Digitally Adrift

My Media Consumption Evolution

I stopped using facebook in 2012 before they really got into new/media/video. Never really used any other social network so it's not been much of a source of media consumption for me. I have dabbled in Mastodon and BlueSky when they got lots of attention after Twitter was purchased. But I never used Twitter so they have never really fit into the flow of my consumption.

For a brief period after college and before moving in with my girlfriend (now wife) I used to watch the morning and evening local news while eating breakfast and dinner before and after work. Mainly because it was just something on in the apartment making noise. But I do feel like I had some sense of what was going on, generally speaking both at the local and national levels.

I became a heavy reddit user and that replaced most of my news. I was able to focus on just the things I cared about and if I wanted a broader view I could move to browser r/all which aggregated "top" content from across all of the major subreddits. This was a pretty good way of surfacing national and global events. I typically tried to avoid the comments on these posts as they were often highly opinionated and contentious rather than informative and constructive.

Over the last couple of years I've moved to trying to support independent news orgs and individuals. Starting with 404 Media. I remember seeing a few posts about the team starting up and the list of focuses they had largely aligned with my interests. At first I just followed what they published via RSS some was full content and some was paywalled. Not all of their content was relevant to me but I saw what they were pushing for with their FOIA requests and pressure they were putting on the overall media landscape was reason enough to become a subscriber. After that worked out I decided I would try to find other, similar sources.

Now I subscribe to a handful of independents and orgs like 404 Media. Aftermath which covers gaming and related culture. Taylor Lorenz's User Mag which covers tech and its intersection with pop culture. Garbage Day and their podcast Panic World which cover a wide range of topics around the internet and how it is impacting the offline world.

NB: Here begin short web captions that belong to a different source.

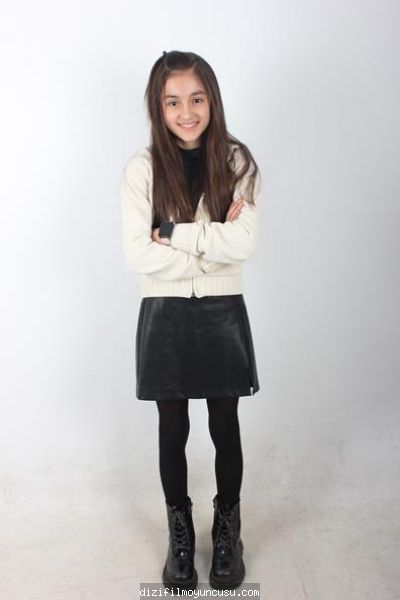 Ankara Cast Ajans Zeynep 138077
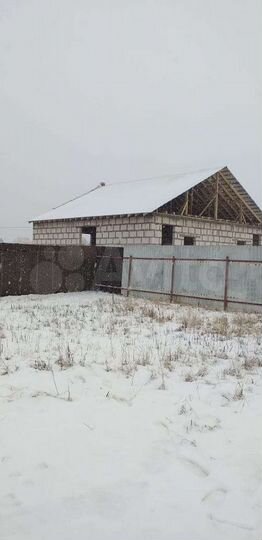 Дом 169 м² на участке 9 сот.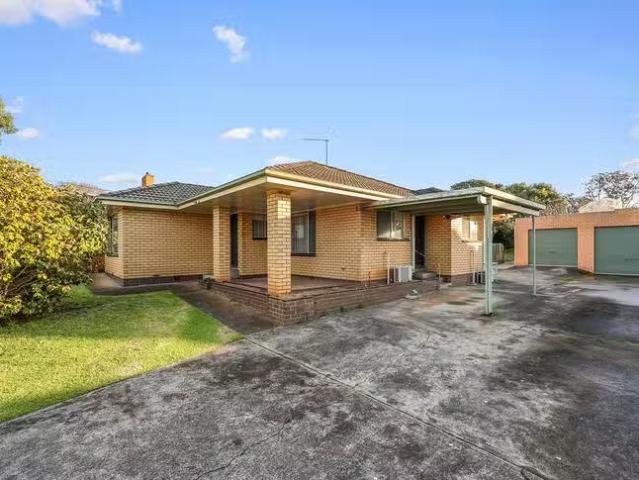 Apartment for rent in Woodstock On Loddon, Victoria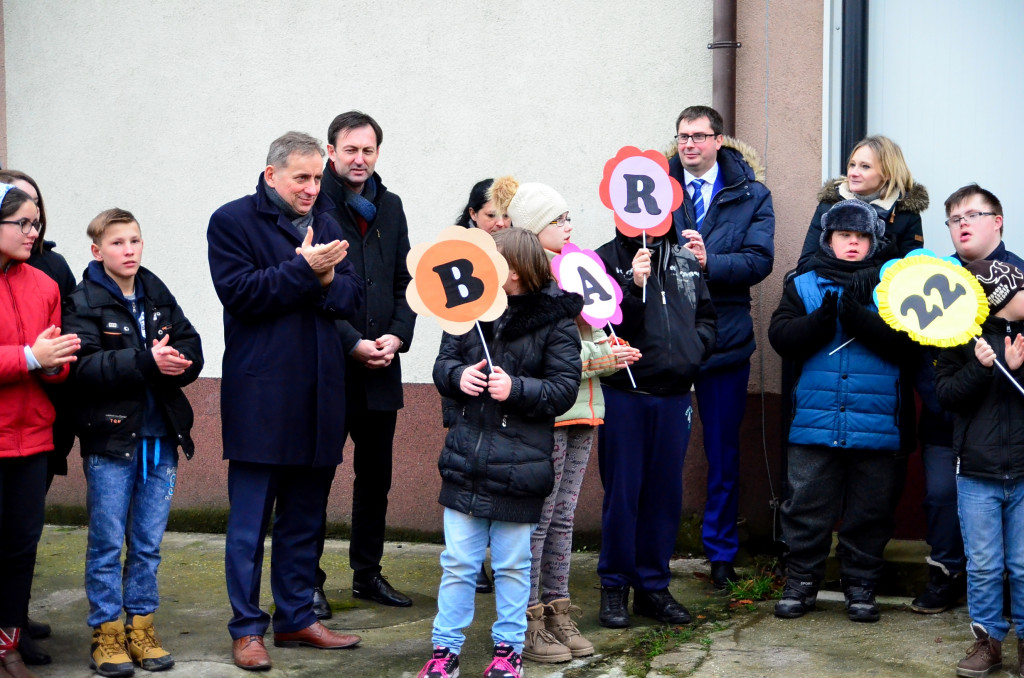 Plac zabaw na Przemysłowej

One of the things I feel like I'm really missing is something local1. There are no local versions of this type of coverage that I can find. We only have a single local newspaper that is overpriced and basically just posts the weather and local sports scores along with ads every other paragraph. Dave Winer had a post about this topic that got me thinking about local news.

There will be no paywall, instead there's a toll system, like the EZ-Pass we have on roads in the US. How how we pay to ride the subway. We pay per article read. A user can buy a subscription, if they think it would be a better value than paying per article. No more paywalls that say "if you want to read this article you have to subscribe." That would be an essential part of the deal for readers.

No ads. Let's get rid of them. They suck.

-- Dave Winer

I think it's an interesting perspective that would give more power to independent journalists and bloggers as well as the opportunity for financial compensation. I think a place this type of structure could start is within journalism schools. Which might be the place we need to start to get this type of reset to work.

From college onward (when I got my first laptop) I've been a heavy user of RSS. Starting with Google Reader. Moved through Feedly, Inoreader, Flipboard, Newsblur. I could go on. Pretty much every RSS app/tool I come across, I try. The ability to pick exactly the sources I want and have that delivered to devices of my choosing and have progress sync'd is, to me, a much better experience than hopping around from site to site tring to figure out what is new and where I left off. That being said, I still do feel like I miss a bit of the web "feeling"? when I'm consuming everything in an isolated app that's stripped out all of the styling each site has. So from time to time I'll open the article and read it on the web as the creators intended. Maybe there's an opportunity to add some styling information to RSS and allow the apps to render that and give a bit more ownership back to the original authors.


  1. I am a subscribing member of my local NPR station but their coverage is mostly national rather than local.